A Hollywood le encanta revivir el espíritu de sus géneros más míticos. Por eso ha visto una ocasión ideal para reavivar la llama de la nostalgia gracias a La ciudad de las estrellas (La la land), la película de Damien Chazelle que supone un colorista y melancólico homenaje al musical clásico, desde Cantando bajo la lluvia y Un americano en París a Fred Astaire y Ginger Rogers.

No es la primera vez que sucede un fenómeno parecido. En el 2002, Chicago, sobre la que planeaba la sombra del mítico Bob Fosse, se convirtió en la gran triunfadora de los Oscar. El mismo director, Rob Marshall, intentó repetir la jugada más tarde, primero con Nine (2009) —esta vez invocando el fantasma de Fellini y la dolce vita— y después con Into the woods, en la que recreaba los cuentos de hadas.

En realidad, muchos de estos proyectos intentan capturar la esencia de los musicales de Broadway y trasladar el éxito conseguido en las tablas a la gran pantalla. Es el caso de El fantasma de la ópera o Los miserables, propuestas de corte más clásico y acomodaticio, o de otras más extravagantes como Sweeny Todd, teñida por el genio de Tim Burton. Baz Luhrmann intentó dotar de un nuevo impulso al género con Moulin Rouge, irresistible delirio kitsch a modo de pastiche saturado de barroquismo escénico y herencia folletinesca.

En el ámbito más alternativo, Todd Haynes en Velvet Goldmine tiñó de purpurina y ambigüedad sexual el auge y caída de un ídolo del glam rock con reminiscencias a David Bowie a través de una imaginería neosicodélica con canciones de Roxy Music y Lou Reed. Más tarde, el mismo autor configuraría un experimento casi metalingüístico alrededor de la figura de Bob Dylan en I’m not there; y también muy intertextual fue la adaptación de El detective cantante, creada por Denis Potter, en la que se mezcla la novela negra con evocaciones freudianas y excéntricas coreografías retro. Y en la misma senda que Velvet Goldmine está Hedwig and the angry inch, en la que John Cameron Mitchell se acercaba a la vida de un transexual en un rabioso canto a la aceptación de la identidad.

Más lights y naíf son las aproximaciones al género de John Carney en Once y Sing street, en las que lo importante es el poder redentor de las canciones.
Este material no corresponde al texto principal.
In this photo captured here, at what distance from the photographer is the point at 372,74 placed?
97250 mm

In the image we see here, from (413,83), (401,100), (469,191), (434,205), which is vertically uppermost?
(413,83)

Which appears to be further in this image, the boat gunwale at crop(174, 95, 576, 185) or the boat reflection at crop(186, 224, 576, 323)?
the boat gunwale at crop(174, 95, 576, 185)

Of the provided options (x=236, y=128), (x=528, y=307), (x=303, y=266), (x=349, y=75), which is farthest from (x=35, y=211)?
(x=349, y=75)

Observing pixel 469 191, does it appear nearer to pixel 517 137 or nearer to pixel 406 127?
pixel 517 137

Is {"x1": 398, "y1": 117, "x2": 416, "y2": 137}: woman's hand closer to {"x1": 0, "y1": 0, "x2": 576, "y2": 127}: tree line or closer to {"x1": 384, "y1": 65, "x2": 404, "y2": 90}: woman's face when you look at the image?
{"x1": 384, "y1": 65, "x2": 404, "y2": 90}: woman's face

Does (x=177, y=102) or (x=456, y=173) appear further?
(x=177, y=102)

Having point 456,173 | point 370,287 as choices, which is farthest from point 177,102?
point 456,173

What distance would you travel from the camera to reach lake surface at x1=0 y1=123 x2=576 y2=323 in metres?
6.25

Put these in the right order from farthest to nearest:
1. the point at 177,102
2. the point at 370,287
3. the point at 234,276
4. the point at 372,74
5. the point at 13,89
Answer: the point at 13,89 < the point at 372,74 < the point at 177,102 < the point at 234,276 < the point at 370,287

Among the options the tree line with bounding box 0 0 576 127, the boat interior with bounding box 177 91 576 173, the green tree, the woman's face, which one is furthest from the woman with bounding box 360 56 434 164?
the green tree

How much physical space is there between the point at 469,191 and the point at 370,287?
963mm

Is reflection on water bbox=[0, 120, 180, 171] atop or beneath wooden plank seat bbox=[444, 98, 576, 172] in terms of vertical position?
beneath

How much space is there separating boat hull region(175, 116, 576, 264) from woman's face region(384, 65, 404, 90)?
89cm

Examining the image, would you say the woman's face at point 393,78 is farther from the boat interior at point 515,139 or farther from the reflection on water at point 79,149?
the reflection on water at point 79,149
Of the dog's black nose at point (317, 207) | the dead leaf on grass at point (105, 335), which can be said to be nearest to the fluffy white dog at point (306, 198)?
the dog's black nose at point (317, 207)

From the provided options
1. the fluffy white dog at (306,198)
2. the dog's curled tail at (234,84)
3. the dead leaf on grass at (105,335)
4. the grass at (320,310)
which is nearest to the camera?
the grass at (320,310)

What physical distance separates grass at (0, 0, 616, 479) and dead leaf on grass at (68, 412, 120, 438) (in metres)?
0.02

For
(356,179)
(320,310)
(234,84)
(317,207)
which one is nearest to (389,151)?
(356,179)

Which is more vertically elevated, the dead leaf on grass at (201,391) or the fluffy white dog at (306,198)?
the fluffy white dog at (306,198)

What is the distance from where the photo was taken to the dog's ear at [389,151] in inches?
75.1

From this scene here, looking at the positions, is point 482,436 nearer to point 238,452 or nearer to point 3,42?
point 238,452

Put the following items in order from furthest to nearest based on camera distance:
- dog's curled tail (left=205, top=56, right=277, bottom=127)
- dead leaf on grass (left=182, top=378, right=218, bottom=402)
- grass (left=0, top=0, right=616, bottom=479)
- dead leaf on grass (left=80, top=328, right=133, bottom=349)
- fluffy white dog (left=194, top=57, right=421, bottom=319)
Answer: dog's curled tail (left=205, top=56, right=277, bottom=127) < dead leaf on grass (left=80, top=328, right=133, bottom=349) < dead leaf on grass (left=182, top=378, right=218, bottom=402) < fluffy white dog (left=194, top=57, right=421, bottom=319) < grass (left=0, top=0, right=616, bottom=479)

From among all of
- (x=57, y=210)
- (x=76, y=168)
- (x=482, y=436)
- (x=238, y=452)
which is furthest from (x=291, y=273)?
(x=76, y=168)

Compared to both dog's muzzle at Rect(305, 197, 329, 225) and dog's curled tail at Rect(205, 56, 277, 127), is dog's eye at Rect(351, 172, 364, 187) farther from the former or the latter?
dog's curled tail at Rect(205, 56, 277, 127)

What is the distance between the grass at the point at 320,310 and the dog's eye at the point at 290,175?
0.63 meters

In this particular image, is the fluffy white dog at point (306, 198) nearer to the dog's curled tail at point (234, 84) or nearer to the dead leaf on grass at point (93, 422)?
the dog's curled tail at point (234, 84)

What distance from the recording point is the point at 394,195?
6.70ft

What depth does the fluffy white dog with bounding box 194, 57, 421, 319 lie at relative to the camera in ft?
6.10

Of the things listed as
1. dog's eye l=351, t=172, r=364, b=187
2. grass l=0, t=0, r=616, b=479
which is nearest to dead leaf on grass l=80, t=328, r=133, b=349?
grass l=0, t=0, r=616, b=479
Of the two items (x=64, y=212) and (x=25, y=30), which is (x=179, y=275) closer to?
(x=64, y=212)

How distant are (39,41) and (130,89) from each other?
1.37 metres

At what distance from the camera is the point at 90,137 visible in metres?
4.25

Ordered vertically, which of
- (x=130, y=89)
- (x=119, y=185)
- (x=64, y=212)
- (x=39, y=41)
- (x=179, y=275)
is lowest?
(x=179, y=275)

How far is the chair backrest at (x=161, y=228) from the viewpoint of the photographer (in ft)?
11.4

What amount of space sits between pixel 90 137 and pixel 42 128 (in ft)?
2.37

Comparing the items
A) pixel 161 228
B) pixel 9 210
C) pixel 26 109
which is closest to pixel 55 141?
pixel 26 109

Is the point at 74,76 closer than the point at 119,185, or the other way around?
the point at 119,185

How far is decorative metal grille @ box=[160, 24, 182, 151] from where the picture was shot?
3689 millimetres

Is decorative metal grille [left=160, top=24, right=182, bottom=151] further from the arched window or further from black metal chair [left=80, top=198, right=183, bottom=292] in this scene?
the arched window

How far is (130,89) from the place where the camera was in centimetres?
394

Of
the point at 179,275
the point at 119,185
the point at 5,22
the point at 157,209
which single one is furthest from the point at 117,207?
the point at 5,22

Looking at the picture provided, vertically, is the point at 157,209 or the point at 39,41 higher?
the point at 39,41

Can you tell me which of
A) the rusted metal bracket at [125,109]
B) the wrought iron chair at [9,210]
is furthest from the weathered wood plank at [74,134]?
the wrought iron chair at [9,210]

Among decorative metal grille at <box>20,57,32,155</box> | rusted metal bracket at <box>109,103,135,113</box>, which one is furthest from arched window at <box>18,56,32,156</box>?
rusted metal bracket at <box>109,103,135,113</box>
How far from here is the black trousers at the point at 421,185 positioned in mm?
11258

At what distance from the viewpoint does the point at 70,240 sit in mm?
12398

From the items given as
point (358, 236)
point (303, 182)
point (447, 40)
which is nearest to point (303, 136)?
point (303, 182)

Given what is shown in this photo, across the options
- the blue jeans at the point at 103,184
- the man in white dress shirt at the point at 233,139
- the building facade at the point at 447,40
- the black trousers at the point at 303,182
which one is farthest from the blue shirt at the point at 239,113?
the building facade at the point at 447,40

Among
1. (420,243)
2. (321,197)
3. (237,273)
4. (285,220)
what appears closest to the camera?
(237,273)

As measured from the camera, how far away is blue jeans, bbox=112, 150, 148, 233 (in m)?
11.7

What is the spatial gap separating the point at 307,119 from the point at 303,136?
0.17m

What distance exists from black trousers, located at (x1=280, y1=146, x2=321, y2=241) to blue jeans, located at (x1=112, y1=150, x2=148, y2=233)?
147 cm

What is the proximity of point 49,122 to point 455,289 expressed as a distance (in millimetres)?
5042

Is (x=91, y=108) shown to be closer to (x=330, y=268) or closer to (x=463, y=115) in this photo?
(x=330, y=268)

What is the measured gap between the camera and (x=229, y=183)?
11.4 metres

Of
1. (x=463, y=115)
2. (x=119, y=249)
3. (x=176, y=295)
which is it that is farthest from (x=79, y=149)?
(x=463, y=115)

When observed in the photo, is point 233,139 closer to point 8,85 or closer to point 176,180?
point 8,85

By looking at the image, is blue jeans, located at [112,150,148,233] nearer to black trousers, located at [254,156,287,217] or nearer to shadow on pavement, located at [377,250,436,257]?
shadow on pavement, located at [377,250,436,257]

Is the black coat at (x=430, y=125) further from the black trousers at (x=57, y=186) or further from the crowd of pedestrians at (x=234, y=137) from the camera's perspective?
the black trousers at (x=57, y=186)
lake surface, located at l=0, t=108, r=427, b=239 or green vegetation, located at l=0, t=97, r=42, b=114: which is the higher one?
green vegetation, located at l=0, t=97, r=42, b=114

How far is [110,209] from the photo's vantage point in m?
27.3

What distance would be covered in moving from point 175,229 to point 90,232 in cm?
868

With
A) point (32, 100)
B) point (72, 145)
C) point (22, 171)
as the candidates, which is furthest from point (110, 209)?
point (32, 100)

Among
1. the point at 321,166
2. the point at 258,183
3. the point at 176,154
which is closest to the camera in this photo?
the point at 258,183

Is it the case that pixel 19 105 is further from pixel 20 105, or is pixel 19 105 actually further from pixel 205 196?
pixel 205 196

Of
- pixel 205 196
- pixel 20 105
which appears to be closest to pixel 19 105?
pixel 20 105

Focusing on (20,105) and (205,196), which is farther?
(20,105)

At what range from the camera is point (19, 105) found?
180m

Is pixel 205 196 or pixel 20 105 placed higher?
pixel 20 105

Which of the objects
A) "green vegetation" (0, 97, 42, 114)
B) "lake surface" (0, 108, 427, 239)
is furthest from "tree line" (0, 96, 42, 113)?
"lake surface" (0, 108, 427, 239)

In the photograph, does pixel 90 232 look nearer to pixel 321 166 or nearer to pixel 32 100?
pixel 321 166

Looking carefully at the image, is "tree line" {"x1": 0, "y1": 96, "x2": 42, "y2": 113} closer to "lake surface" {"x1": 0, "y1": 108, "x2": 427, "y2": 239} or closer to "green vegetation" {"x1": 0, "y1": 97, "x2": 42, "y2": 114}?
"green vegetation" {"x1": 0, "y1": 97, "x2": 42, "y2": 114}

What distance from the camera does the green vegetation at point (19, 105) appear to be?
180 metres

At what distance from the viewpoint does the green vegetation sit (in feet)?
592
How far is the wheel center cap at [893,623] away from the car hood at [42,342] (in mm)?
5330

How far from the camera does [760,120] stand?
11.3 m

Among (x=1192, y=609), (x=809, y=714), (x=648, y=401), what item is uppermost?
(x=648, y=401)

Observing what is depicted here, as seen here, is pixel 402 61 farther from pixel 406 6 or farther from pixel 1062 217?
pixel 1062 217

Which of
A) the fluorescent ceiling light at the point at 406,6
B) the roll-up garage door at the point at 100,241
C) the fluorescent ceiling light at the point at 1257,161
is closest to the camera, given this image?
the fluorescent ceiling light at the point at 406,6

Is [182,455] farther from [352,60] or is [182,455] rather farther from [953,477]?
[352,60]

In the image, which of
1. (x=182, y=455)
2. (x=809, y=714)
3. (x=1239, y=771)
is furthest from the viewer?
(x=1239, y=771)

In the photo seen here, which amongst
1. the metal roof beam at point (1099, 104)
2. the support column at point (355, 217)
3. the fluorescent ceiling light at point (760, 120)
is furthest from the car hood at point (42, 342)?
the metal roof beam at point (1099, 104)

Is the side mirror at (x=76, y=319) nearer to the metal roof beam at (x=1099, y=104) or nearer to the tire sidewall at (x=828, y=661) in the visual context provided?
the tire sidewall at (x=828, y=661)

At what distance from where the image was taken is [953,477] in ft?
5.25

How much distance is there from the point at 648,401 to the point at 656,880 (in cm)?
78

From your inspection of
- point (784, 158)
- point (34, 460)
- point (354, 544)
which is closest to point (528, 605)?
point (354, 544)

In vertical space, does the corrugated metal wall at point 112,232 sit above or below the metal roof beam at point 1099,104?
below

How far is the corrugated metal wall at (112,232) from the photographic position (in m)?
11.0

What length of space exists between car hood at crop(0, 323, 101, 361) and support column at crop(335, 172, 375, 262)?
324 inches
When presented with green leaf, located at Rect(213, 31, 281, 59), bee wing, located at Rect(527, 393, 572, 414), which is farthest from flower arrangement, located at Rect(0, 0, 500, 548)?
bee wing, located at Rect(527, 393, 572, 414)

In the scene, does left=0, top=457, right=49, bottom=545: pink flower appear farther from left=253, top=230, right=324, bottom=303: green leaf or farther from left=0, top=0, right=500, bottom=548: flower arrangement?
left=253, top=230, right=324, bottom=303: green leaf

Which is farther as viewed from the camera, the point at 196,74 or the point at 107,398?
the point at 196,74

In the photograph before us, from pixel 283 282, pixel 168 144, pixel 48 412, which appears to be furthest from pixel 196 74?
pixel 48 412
Una óptica opuesta a la de Lars von Trier en Bailar en la oscuridad, en la que sumergía a Björk en un melodrama desgarrador salpicado por números musicales de carácter onírico.

Delicias francesas

En Francia, Alain Resnais homenajeó a la música popular de su país en la deliciosa On connaît la chanson, mientras que François Ozon reunía a algunas de las grandes damas de su cinematografía en 8 mujeres y Christopher Honoré destilaba su aliento romántico y juguetón en Les bien-aimés y Les chansons d’amour, esta última ambientada en París y a orillas del Sena, un escenario que también utilizaría Woody Allen en Todos dicen I love you.

Las canciones de The Beatles sirvieron como eje estructural de Across the universe; las de Abba. para Mamma mia, y los descartes de Belle & Sebastian para que su líder, Stuart Murdoch, emprendiera un proyecto alternativo que se convertiría en película, God help the girl.

Y para musicales contemporáneos bizarros, nada como mirar a Asia, sin pasar por Bollywood, que es otro planeta.